The fact that expert evidence (often in the form of flood modelling) is required and the fact that one claim on its own may be of a relatively low value should not be seen as a negative factor. Claims can be combined and insurers can join forces by co-ordinating the provision of legal and expert evidence. Also, expert evidence does not have to be overly complicated. If required, experts are able to construct sophisticated hydraulic modelling of the flood area to identify the cause and mechanism of the flooding, often using little more than publicly available documentation and information – from local councils (plans and planning information), the Met Office (rainfall data) and the Environment Agency (for example, tide data). Such expert evidence will also assist the insured in identifying why the flood occurred and what can be done in the future to prevent it from happening again.

In terms of what insurers and their representatives can do to assist with a recovery action, the following is generally of assistance:

  • retaining a flood expert at an early stage
  • gathering pre and post flood photographs and documentation
  • interviewing witnesses and keeping full details of their account of what happened
  • keeping a diary/log of events leading up to a flood
  • getting residents together/keeping in touch with residents groups
  • keeping a log and taking photographs of immediate steps taken to minimise the damage caused by the flood, if any. This may be steps taken by landowners, public bodies or private entities
  • asking tenants and owners for evidence at an early stage, and not when a recovery claim is underway (which may be years later).

Flood Re and Reinsurance

For the majority of the UK, the introduction of Flood Re in April 2016 will not materially alter the way that flood insurance is purchased and flood claims are processed. However, for certain identified postcodes, Flood Re will be  a welcome introduction. Flood Re is a fund which has been established to allow domestic properties at the highest risk of flooding to benefit from affordable insurance cover. It only applies to houses in identified postcodes - estimated to be the 1 to 2% highest risk homes, around 350,000 houses in total.

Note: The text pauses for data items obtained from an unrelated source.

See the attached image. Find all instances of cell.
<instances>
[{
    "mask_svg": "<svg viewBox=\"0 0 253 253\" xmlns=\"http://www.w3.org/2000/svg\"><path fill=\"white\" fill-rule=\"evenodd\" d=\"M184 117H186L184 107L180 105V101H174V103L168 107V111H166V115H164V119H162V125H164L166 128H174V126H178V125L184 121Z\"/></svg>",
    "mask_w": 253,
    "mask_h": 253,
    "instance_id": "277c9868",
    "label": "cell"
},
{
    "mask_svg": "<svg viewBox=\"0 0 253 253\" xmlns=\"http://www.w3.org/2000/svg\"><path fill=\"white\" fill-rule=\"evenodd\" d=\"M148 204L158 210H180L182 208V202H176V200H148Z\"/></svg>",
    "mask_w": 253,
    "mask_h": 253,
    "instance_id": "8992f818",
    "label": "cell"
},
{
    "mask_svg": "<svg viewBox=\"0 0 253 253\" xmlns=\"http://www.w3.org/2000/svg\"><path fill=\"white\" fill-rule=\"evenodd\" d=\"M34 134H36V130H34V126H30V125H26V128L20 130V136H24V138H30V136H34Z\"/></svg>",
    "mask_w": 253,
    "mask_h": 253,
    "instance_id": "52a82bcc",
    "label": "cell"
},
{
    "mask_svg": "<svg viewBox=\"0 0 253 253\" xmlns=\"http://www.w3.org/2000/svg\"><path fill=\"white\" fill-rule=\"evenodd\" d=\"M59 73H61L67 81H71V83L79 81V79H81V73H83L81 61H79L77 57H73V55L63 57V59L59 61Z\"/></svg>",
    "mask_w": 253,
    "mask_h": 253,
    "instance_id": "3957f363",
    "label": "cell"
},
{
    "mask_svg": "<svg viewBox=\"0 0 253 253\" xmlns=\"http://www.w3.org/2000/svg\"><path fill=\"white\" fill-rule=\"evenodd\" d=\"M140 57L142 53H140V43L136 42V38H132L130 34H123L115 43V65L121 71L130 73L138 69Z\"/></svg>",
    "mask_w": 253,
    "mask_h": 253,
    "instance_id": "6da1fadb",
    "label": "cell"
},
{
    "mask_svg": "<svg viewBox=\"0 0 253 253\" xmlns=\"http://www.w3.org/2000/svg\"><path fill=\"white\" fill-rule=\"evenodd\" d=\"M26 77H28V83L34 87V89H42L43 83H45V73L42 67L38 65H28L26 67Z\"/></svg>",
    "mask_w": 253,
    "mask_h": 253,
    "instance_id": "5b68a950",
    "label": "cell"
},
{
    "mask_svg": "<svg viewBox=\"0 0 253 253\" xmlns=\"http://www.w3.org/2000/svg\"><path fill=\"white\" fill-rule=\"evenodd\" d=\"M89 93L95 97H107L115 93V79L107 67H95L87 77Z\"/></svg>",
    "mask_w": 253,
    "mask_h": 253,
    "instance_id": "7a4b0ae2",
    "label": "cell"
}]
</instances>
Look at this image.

The flood element of the applicable household insurance policies will be reinsured by Flood Re at a fixed cost (subject to a few exceptions). Claims by policyholders will be paid by insurers in the usual way and will then recover from Flood Re under the reinsurance.

More generally:

  • there is often an hours clause, meaning that losses occurring across a number of different weeks/months cannot be aggregated when applying deductibles
  • there is often a high attachment point and so the deductibles are not breached.

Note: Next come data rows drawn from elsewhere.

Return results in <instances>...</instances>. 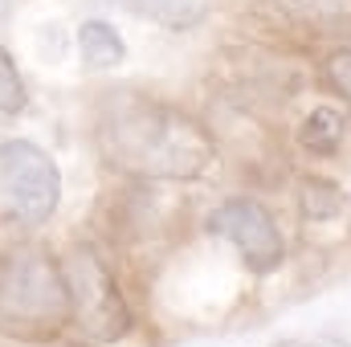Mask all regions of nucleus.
<instances>
[{
  "label": "nucleus",
  "mask_w": 351,
  "mask_h": 347,
  "mask_svg": "<svg viewBox=\"0 0 351 347\" xmlns=\"http://www.w3.org/2000/svg\"><path fill=\"white\" fill-rule=\"evenodd\" d=\"M70 323L62 265L45 250H16L0 265V331L16 339H53Z\"/></svg>",
  "instance_id": "nucleus-2"
},
{
  "label": "nucleus",
  "mask_w": 351,
  "mask_h": 347,
  "mask_svg": "<svg viewBox=\"0 0 351 347\" xmlns=\"http://www.w3.org/2000/svg\"><path fill=\"white\" fill-rule=\"evenodd\" d=\"M123 4L164 29H192L208 8V0H123Z\"/></svg>",
  "instance_id": "nucleus-9"
},
{
  "label": "nucleus",
  "mask_w": 351,
  "mask_h": 347,
  "mask_svg": "<svg viewBox=\"0 0 351 347\" xmlns=\"http://www.w3.org/2000/svg\"><path fill=\"white\" fill-rule=\"evenodd\" d=\"M298 204H302V217H306V221H331V217L343 208V192H339V184H331V180L306 176L302 188H298Z\"/></svg>",
  "instance_id": "nucleus-10"
},
{
  "label": "nucleus",
  "mask_w": 351,
  "mask_h": 347,
  "mask_svg": "<svg viewBox=\"0 0 351 347\" xmlns=\"http://www.w3.org/2000/svg\"><path fill=\"white\" fill-rule=\"evenodd\" d=\"M290 21L315 29V33H335L351 29V0H274Z\"/></svg>",
  "instance_id": "nucleus-6"
},
{
  "label": "nucleus",
  "mask_w": 351,
  "mask_h": 347,
  "mask_svg": "<svg viewBox=\"0 0 351 347\" xmlns=\"http://www.w3.org/2000/svg\"><path fill=\"white\" fill-rule=\"evenodd\" d=\"M323 74H327L331 90H335V94H343V102H351V49H335V53L327 58Z\"/></svg>",
  "instance_id": "nucleus-12"
},
{
  "label": "nucleus",
  "mask_w": 351,
  "mask_h": 347,
  "mask_svg": "<svg viewBox=\"0 0 351 347\" xmlns=\"http://www.w3.org/2000/svg\"><path fill=\"white\" fill-rule=\"evenodd\" d=\"M78 53H82V62L90 70H110L127 58V45L106 21H86L78 29Z\"/></svg>",
  "instance_id": "nucleus-7"
},
{
  "label": "nucleus",
  "mask_w": 351,
  "mask_h": 347,
  "mask_svg": "<svg viewBox=\"0 0 351 347\" xmlns=\"http://www.w3.org/2000/svg\"><path fill=\"white\" fill-rule=\"evenodd\" d=\"M0 192L25 225H41L62 196L58 164L29 139L0 143Z\"/></svg>",
  "instance_id": "nucleus-4"
},
{
  "label": "nucleus",
  "mask_w": 351,
  "mask_h": 347,
  "mask_svg": "<svg viewBox=\"0 0 351 347\" xmlns=\"http://www.w3.org/2000/svg\"><path fill=\"white\" fill-rule=\"evenodd\" d=\"M98 147L110 168L139 180H196L213 164L208 131L168 102L123 94L98 119Z\"/></svg>",
  "instance_id": "nucleus-1"
},
{
  "label": "nucleus",
  "mask_w": 351,
  "mask_h": 347,
  "mask_svg": "<svg viewBox=\"0 0 351 347\" xmlns=\"http://www.w3.org/2000/svg\"><path fill=\"white\" fill-rule=\"evenodd\" d=\"M343 127H348V123H343V115H339L335 106H319V110L306 115L298 139H302V147L315 152V156H335L339 143H343Z\"/></svg>",
  "instance_id": "nucleus-8"
},
{
  "label": "nucleus",
  "mask_w": 351,
  "mask_h": 347,
  "mask_svg": "<svg viewBox=\"0 0 351 347\" xmlns=\"http://www.w3.org/2000/svg\"><path fill=\"white\" fill-rule=\"evenodd\" d=\"M282 347H348V344L335 339V335H319V339H286Z\"/></svg>",
  "instance_id": "nucleus-13"
},
{
  "label": "nucleus",
  "mask_w": 351,
  "mask_h": 347,
  "mask_svg": "<svg viewBox=\"0 0 351 347\" xmlns=\"http://www.w3.org/2000/svg\"><path fill=\"white\" fill-rule=\"evenodd\" d=\"M66 290H70V327L90 344H114L131 327V311L106 270L90 246H74V254L62 265Z\"/></svg>",
  "instance_id": "nucleus-3"
},
{
  "label": "nucleus",
  "mask_w": 351,
  "mask_h": 347,
  "mask_svg": "<svg viewBox=\"0 0 351 347\" xmlns=\"http://www.w3.org/2000/svg\"><path fill=\"white\" fill-rule=\"evenodd\" d=\"M208 229L217 237H225L245 258V265L258 270V274H269V270L282 265V233L274 225V213L265 204H258V200H250V196L225 200L208 217Z\"/></svg>",
  "instance_id": "nucleus-5"
},
{
  "label": "nucleus",
  "mask_w": 351,
  "mask_h": 347,
  "mask_svg": "<svg viewBox=\"0 0 351 347\" xmlns=\"http://www.w3.org/2000/svg\"><path fill=\"white\" fill-rule=\"evenodd\" d=\"M25 106V82L12 66V53L0 49V115H12Z\"/></svg>",
  "instance_id": "nucleus-11"
}]
</instances>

However, the recent softening of the reinsurance market has led to longer hours clauses and capacity for lower attachment points. As a result, it might be that reinsurance has an increasing exposure to flood events in future. There are also reports of recent flood losses breaching deductibles in some policies. In any event, Flood Re will probably make limited difference to how reinsurance for flood damage operates, given its limited application to certain postcodes.

Conclusion

Insurers should always consider the possibility  of a subrogated recovery for flood damage claims, particularly as the frequency and severity of floods is increasing. If a flood is an entirely natural disaster, there is normally no liability. However, where man’s activity (or inactivity) causes or contributes to the damage, there is a real possibility of establishing liability in tort, contract or statute. A successful recovery action is also likely to result in the third party taking future preventative measures to reduce the risk of flooding in the same area in the future. Therefore, potential recovery claims should not be disregarded without proper consideration.